* [Stated problem]: Pick up the film review column below after its last sentence and continue it.

* [Given text]:
§

Mayor Pete

Mayor Pete

Below are my thoughts on a couple of titles now available to stream — along with one you’ll have to trek out to theaters to catch. As always, look back at past issues of the Scene for more recommendations. 

Mayor Pete on Amazon Prime Video

Watching Mayor Pete is a journey. It’s a  typical political propaganda piece (we get documentaries/fundraising motivators like this all the time) enlivened by the fact that its subject is one of the highest-profile LGBTQ people in American politics — as opposed to Kyrsten Sinema, who is the highest-profile LGBTQ stunt queen in terms of selling out, betraying everything she once stood for and embodying all the worst stereotypes about bisexuals on a national scale. What sticks in your head from this Pete Buttigieg doc is the portrait of a gay man who lived a Melissa Manchester song from a very early age, keeping it inside, learning how to hide his feelings and becoming a model American son. (For a great exploration of this mentality in a fictional context, Michael Fassbender’s David/Walter in Prometheus and Alien: Covenant are essential.) My initial rage at this film — both for how America makes its queer children conceal themselves and for how filmmaker Jesse Moss doesn’t delve into some of the more difficult questions of Buttigieg (his work at consultancy firm McKinsey never comes up) — has receded over the intervening couple of weeks, leaving a numbness. It’s like everything else these days, where the fire of the initial response becomes the faint scar of whatever. The film does depict the stranglehold the donor class has over domestic legislation, and you could make a drinking game for every time someone begs Buttigieg to be more passionate. But it’s hard to feel strongly one way or the other, especially when its depictions of the run-up to the 2020 election ultimately just don’t matter. We’ve still got the filibusters, the treading water, the maddening stasis and ongoing congressional stalemate. But you do get to see something normally kept hidden from the eyes of straight people, and that’s two gay men having carbs. Also, drag potatoes are something that needs to happen regularly.

In Search of Darkness II on Shudder

In the followup to the 2019 documentary In Search of Darkness, this ramshackle survey of ’80s horror cinema smooths the operation. In Search of Darkness II broadens the panel of contributors and includes some genuinely weird titles — and that one guy from the first one is nowhere to be found — serving up 263 minutes of horror history. It’s still a weird concept, but one that sustains itself decently enough (and Part III is surely on its way). There’s no thesis at all, nor is there any sort of objective other than to point out the breadth and expansive possibilities of horror films in the 1980s. There’s a certain paradoxical vibe animating it all: This could be a great Whitman’s Sampler of the myriad terrors operating during that decade for anyone looking to get a cursory introduction to the genre and its era, but it so freely utilizes iconic scenes, plot points and kills that it spoils the experience for anyone who doesn’t already know these works and the magic they wield. Also, it’s almost four-and-a-half hours long, and there are many adjectives one can use in reference to that, but “cursory” is not one of them. It’s pleasant and diverting enough for anyone who loves and appreciates the genre, but it’s not the overview it probably was initially meant to be.

§

* [Record list]:
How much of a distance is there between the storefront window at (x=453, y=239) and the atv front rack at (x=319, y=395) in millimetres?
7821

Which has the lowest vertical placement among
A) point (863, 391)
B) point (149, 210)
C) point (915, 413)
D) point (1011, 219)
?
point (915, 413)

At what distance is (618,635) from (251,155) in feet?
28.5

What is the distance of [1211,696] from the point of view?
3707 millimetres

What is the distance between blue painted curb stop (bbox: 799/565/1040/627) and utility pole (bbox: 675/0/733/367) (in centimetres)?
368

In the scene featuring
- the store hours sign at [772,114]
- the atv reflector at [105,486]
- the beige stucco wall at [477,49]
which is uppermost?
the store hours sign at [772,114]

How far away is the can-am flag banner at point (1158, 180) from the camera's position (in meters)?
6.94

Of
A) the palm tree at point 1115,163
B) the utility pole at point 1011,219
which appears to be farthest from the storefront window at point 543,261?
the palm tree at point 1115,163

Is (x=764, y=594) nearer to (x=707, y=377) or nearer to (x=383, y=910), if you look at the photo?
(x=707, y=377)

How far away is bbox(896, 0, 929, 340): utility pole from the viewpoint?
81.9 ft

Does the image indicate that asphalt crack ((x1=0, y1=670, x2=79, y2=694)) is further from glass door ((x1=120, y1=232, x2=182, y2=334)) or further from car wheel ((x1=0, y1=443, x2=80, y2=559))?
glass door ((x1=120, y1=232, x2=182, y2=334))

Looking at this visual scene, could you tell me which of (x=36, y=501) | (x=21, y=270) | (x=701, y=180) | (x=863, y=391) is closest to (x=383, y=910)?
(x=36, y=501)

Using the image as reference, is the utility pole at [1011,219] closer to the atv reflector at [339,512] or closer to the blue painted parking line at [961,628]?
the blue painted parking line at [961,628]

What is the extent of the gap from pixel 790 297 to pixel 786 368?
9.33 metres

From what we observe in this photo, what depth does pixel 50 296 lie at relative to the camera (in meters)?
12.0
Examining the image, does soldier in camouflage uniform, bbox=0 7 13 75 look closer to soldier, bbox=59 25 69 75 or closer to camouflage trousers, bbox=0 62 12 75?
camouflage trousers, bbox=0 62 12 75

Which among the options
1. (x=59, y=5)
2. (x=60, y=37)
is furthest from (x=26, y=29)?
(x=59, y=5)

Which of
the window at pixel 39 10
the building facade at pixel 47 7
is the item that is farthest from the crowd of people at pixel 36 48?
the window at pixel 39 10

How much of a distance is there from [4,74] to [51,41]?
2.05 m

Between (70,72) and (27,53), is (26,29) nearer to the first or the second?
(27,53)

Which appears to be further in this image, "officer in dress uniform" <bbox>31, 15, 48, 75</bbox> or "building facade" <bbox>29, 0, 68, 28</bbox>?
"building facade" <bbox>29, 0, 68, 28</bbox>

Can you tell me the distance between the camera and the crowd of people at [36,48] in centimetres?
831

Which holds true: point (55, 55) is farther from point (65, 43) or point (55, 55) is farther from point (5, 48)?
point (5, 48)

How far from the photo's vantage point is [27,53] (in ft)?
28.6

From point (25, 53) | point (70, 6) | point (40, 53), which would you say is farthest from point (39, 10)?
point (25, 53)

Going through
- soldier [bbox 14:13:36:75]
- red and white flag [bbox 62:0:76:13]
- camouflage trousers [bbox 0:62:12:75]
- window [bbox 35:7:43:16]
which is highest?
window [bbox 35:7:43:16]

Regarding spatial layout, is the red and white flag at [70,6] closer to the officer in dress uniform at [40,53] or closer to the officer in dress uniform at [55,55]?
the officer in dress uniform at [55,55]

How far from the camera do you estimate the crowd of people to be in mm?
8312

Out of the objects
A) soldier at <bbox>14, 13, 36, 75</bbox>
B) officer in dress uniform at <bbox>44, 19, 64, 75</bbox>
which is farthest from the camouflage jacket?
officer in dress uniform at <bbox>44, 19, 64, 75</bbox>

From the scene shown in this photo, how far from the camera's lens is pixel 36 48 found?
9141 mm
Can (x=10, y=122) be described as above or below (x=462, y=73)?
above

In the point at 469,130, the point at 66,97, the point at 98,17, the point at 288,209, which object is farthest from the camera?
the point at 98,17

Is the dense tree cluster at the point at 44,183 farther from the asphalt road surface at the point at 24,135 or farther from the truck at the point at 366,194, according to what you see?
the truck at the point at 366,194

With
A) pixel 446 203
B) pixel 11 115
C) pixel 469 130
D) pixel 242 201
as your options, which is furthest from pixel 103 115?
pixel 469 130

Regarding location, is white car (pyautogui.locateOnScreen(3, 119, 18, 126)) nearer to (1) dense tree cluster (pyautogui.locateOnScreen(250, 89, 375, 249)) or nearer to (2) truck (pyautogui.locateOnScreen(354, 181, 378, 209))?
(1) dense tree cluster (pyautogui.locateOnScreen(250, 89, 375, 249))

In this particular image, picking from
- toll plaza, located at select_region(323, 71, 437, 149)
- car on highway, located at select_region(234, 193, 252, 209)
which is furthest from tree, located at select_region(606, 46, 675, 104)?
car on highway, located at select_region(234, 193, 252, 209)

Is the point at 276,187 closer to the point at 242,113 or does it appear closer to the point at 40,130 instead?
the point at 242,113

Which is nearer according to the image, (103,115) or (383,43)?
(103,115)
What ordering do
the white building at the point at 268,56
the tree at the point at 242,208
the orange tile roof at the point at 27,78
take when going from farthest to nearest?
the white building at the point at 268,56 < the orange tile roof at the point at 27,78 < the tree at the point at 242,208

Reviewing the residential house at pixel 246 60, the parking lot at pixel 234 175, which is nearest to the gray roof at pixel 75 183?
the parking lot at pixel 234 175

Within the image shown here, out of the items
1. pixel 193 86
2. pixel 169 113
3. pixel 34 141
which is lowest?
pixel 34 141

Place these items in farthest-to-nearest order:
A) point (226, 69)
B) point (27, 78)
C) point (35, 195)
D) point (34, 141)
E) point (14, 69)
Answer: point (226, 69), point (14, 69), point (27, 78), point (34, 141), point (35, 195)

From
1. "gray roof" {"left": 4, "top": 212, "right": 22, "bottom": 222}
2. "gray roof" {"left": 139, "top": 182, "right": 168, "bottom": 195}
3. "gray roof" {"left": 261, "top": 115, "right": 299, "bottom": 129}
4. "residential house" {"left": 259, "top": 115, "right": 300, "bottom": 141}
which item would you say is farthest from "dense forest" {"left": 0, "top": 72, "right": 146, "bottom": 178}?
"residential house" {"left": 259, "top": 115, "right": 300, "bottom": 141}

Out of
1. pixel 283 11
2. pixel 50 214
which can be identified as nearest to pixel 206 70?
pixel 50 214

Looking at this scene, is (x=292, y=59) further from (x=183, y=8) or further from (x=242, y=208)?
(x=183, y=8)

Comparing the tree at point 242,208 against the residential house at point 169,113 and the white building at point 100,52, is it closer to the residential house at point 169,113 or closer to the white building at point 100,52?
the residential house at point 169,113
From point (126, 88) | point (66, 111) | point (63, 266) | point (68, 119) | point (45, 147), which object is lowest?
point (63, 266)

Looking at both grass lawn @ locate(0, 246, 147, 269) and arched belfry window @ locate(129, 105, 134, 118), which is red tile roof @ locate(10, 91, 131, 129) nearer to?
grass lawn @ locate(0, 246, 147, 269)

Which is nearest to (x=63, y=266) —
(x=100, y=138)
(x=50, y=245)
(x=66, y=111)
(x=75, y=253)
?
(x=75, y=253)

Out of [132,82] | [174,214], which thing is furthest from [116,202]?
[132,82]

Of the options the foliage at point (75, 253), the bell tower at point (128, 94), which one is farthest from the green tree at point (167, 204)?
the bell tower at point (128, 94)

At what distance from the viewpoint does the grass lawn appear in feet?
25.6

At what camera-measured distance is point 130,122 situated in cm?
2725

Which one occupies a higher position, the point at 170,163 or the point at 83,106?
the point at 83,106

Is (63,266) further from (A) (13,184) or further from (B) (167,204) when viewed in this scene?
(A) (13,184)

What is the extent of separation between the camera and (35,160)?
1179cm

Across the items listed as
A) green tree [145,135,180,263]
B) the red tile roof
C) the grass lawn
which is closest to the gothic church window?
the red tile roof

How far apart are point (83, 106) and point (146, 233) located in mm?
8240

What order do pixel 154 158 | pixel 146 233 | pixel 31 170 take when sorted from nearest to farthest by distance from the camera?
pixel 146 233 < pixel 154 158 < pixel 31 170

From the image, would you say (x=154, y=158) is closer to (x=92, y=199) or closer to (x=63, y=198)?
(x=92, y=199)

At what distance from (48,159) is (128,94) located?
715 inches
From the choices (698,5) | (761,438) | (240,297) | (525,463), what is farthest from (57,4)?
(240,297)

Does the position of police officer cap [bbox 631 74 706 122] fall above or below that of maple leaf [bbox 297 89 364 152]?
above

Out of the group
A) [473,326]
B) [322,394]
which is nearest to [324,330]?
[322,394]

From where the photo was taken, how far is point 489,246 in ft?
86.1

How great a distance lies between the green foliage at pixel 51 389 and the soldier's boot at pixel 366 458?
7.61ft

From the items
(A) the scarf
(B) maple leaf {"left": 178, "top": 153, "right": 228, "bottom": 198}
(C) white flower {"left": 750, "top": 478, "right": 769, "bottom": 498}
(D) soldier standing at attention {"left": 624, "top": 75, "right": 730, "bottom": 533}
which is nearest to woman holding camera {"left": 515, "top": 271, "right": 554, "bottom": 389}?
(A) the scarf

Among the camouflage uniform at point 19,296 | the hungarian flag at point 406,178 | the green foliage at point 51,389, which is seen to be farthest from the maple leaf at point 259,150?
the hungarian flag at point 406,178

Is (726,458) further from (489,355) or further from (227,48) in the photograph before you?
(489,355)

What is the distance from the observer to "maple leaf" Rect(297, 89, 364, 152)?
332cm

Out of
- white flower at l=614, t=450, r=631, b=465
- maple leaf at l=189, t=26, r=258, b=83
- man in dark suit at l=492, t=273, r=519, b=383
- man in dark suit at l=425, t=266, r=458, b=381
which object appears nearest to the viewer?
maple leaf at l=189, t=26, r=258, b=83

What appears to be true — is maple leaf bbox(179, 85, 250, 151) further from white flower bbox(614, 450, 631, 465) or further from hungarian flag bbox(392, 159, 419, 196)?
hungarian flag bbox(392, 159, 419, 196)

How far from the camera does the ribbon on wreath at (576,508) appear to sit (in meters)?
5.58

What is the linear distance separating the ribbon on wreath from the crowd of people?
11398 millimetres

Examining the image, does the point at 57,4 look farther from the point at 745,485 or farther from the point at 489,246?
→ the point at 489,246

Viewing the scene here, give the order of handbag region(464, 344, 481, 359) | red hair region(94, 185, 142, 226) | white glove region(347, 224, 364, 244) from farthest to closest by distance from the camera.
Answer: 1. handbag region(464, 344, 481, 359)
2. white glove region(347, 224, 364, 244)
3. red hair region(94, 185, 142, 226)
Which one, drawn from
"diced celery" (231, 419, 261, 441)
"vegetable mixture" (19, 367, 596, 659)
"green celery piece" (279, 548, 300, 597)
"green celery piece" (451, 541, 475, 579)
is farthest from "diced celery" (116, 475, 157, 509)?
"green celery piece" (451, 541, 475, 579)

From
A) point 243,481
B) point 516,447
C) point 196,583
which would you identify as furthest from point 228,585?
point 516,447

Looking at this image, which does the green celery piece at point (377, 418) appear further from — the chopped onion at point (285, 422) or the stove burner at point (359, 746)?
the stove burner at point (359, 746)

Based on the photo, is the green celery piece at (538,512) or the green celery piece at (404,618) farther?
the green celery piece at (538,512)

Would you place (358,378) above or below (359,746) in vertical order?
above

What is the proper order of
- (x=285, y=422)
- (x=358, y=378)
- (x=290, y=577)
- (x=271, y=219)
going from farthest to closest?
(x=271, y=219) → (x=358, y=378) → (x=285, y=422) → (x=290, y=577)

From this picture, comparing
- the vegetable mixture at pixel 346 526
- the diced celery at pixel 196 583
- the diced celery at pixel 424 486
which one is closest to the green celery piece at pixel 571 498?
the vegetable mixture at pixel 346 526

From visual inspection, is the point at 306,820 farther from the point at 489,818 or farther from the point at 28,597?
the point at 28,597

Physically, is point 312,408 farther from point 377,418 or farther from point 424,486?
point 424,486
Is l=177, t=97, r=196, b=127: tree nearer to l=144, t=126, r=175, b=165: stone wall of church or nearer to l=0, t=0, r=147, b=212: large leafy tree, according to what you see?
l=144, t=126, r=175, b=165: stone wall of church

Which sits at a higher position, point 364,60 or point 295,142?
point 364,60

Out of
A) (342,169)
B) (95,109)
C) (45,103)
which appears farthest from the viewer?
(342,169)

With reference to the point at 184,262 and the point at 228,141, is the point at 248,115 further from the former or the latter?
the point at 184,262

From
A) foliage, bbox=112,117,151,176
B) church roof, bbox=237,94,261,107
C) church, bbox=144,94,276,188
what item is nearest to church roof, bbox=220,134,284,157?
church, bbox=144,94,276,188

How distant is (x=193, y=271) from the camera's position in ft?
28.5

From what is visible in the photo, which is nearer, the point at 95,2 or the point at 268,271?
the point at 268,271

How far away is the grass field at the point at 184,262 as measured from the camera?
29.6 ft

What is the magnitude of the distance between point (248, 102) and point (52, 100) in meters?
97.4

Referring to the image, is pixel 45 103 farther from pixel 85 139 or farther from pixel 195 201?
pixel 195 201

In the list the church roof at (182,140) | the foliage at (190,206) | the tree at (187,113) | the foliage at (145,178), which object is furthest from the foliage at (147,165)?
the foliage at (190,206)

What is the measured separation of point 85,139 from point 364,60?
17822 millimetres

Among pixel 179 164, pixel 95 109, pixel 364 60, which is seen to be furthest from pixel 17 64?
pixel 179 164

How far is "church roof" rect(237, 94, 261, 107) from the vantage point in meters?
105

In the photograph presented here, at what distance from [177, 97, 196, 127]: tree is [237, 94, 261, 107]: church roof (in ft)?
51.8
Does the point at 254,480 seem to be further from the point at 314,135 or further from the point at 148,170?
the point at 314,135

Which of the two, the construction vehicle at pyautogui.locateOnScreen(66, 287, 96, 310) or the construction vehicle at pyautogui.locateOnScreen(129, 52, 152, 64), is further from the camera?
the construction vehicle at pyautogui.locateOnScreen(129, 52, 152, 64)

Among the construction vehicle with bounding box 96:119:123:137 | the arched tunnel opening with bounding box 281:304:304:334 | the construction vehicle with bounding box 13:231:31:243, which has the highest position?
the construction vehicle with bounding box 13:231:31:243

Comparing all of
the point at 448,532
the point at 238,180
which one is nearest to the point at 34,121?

§

* [Answer]:
Ghostbusters: Afterlife

Ghostbusters: Afterlife

Ghostbusters: Afterlife in theaters

This was always going to be interesting — I’ve read the entire continuum of responses to Ghostbusters: Afterlife, from “this is a big hug that provides temporary reassurance to nerves frazzled by the past 40 years” to “this is a panoply of necrophilia,” and that is truly a wide expanse of opinion. I like the 1984 original and the 2016 reworking just fine, and I recall having a good time watching the 1989 sequel the first time around with family and then at some point in the Aughts with friends, though that one just isn’t a perennial rewatch. Afterlife is a legacy sequel, which means there’s a semi-spoken reverence to the original film as a sacred text — even more so the assorted devices and Elmer Bernstein music cues, which are afforded a solemnity like a leather enthusiast donning their very first harness.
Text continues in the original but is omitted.